** Begin THE INPUT **

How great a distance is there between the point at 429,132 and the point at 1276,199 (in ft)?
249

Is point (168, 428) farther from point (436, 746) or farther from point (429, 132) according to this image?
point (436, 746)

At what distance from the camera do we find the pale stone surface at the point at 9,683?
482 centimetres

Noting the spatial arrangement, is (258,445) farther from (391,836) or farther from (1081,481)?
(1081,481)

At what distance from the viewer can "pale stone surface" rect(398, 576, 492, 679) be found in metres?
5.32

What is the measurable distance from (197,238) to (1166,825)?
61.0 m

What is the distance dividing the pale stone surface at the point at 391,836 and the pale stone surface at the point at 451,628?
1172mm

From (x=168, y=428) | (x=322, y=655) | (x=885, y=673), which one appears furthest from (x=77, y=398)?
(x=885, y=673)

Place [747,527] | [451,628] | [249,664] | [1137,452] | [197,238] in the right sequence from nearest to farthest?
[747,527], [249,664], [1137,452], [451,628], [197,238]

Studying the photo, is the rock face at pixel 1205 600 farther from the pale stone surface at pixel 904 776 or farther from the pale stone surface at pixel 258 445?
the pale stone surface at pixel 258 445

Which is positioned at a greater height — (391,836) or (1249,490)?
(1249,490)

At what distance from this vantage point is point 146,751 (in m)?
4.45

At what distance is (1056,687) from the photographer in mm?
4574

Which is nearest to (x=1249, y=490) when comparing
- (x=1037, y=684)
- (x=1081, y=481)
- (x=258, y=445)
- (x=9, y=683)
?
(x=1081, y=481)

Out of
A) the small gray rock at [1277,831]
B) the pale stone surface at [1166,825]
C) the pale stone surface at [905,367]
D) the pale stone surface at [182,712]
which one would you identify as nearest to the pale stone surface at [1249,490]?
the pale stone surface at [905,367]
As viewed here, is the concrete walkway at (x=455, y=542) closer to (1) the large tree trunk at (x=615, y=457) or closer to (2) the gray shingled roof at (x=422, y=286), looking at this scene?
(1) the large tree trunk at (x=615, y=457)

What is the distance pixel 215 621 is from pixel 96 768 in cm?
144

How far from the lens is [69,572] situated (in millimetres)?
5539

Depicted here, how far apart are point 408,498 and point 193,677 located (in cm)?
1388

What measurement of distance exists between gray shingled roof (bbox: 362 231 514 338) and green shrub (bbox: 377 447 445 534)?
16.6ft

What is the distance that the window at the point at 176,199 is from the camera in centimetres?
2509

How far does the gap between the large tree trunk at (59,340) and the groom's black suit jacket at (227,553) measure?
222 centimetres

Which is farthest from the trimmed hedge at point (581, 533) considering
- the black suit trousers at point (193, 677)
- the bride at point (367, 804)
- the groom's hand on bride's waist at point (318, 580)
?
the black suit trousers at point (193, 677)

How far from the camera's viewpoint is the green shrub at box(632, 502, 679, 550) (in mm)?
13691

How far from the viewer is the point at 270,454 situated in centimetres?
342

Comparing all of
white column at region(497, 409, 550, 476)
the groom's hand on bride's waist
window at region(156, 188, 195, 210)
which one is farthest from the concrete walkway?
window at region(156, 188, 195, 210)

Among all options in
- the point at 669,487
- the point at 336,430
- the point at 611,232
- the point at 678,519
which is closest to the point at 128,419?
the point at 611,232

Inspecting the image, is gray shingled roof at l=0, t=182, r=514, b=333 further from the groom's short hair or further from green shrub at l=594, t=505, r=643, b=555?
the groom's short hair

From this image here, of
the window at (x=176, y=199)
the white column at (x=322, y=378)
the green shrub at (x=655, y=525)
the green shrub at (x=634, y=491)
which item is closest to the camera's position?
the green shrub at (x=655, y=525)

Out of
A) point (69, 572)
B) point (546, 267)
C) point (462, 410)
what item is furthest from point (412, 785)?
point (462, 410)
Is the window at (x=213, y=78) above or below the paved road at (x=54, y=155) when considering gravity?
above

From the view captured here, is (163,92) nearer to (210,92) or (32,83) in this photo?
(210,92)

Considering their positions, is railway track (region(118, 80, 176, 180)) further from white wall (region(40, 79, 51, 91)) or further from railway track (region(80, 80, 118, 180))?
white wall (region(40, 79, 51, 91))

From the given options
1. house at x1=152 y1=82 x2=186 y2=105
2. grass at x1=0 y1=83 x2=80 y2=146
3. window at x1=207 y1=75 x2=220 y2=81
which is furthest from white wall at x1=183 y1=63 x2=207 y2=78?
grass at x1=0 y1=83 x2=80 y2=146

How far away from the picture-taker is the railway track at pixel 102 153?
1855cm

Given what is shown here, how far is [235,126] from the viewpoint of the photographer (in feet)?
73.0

** End THE INPUT **

» **THE TASK**
Print every one of the entries above again, unchanged.

» **ANSWER TO THIS PROBLEM**
How great a distance is there between the point at 429,132 and the point at 1276,199 (in ft)?
249

Is point (168, 428) farther from point (436, 746) or farther from point (429, 132) according to this image?
point (436, 746)

At what distance from the camera do we find the pale stone surface at the point at 9,683?
482 centimetres

Noting the spatial arrangement, is (258,445) farther from (391,836) or farther from (1081,481)?
(1081,481)

At what distance from the viewer can "pale stone surface" rect(398, 576, 492, 679) be found in metres?
5.32

What is the measurable distance from (197,238) to (1166,825)?
61.0 m

What is the distance dividing the pale stone surface at the point at 391,836 and the pale stone surface at the point at 451,628?
1172mm

From (x=168, y=428) | (x=322, y=655) | (x=885, y=673), which one appears furthest from (x=77, y=398)?
(x=885, y=673)

Place [747,527] | [451,628] | [249,664] | [1137,452] | [197,238] in the right sequence from nearest to farthest?
[747,527], [249,664], [1137,452], [451,628], [197,238]

Studying the photo, is the rock face at pixel 1205 600 farther from the pale stone surface at pixel 904 776 or farther from the pale stone surface at pixel 258 445?
the pale stone surface at pixel 258 445

Which is positioned at a greater height — (391,836) or (1249,490)?
(1249,490)

At what distance from this vantage point is point 146,751 (in m)?
4.45

At what distance is (1056,687) from the photographer in mm?
4574

Which is nearest to (x=1249, y=490) when comparing
- (x=1037, y=684)
- (x=1081, y=481)
- (x=258, y=445)
- (x=9, y=683)
?
(x=1081, y=481)

Out of
A) the small gray rock at [1277,831]
B) the pale stone surface at [1166,825]
C) the pale stone surface at [905,367]
D) the pale stone surface at [182,712]
which one would you identify as nearest to the pale stone surface at [1249,490]?
the pale stone surface at [905,367]
As viewed here, is the concrete walkway at (x=455, y=542) closer to (1) the large tree trunk at (x=615, y=457) or closer to (2) the gray shingled roof at (x=422, y=286), looking at this scene?
(1) the large tree trunk at (x=615, y=457)

What is the distance pixel 215 621 is from pixel 96 768 in cm?
144

How far from the lens is [69,572] situated (in millimetres)?
5539

Depicted here, how far apart are point 408,498 and point 193,677 located (in cm)?
1388

What measurement of distance exists between gray shingled roof (bbox: 362 231 514 338) and green shrub (bbox: 377 447 445 534)?
16.6ft

What is the distance that the window at the point at 176,199 is from the camera in centimetres?
2509

How far does the gap between the large tree trunk at (59,340) and the groom's black suit jacket at (227,553) measure?
222 centimetres

Which is farthest from the trimmed hedge at point (581, 533) considering
- the black suit trousers at point (193, 677)
- the bride at point (367, 804)
- the groom's hand on bride's waist at point (318, 580)
?
the black suit trousers at point (193, 677)

How far from the camera's viewpoint is the green shrub at box(632, 502, 679, 550) (in mm)?
13691

How far from the viewer is the point at 270,454 situated in centimetres?
342

Comparing all of
white column at region(497, 409, 550, 476)
the groom's hand on bride's waist
window at region(156, 188, 195, 210)
which one is farthest from the concrete walkway?
window at region(156, 188, 195, 210)

Among all options in
- the point at 669,487
- the point at 336,430
- the point at 611,232
- the point at 678,519
which is closest to the point at 128,419?
the point at 611,232

Inspecting the image, is gray shingled roof at l=0, t=182, r=514, b=333 further from the groom's short hair or further from green shrub at l=594, t=505, r=643, b=555?
the groom's short hair

From this image here, of
the window at (x=176, y=199)
the white column at (x=322, y=378)
the green shrub at (x=655, y=525)
the green shrub at (x=634, y=491)
which item is closest to the camera's position?
the green shrub at (x=655, y=525)

Out of
A) point (69, 572)
B) point (546, 267)
C) point (462, 410)
what item is furthest from point (412, 785)?
point (462, 410)
Is the window at (x=213, y=78) above or below the paved road at (x=54, y=155) when considering gravity?
above

From the view captured here, is (163,92) nearer to (210,92) or (32,83) in this photo?
(210,92)

Considering their positions, is railway track (region(118, 80, 176, 180)) further from white wall (region(40, 79, 51, 91)) or further from railway track (region(80, 80, 118, 180))?
white wall (region(40, 79, 51, 91))

From the given options
1. house at x1=152 y1=82 x2=186 y2=105
2. grass at x1=0 y1=83 x2=80 y2=146
3. window at x1=207 y1=75 x2=220 y2=81
which is furthest from white wall at x1=183 y1=63 x2=207 y2=78?
grass at x1=0 y1=83 x2=80 y2=146

How far away from the picture-taker is the railway track at pixel 102 153?
1855cm

Given what is shown here, how far is [235,126] from the viewpoint of the photographer (in feet)?
73.0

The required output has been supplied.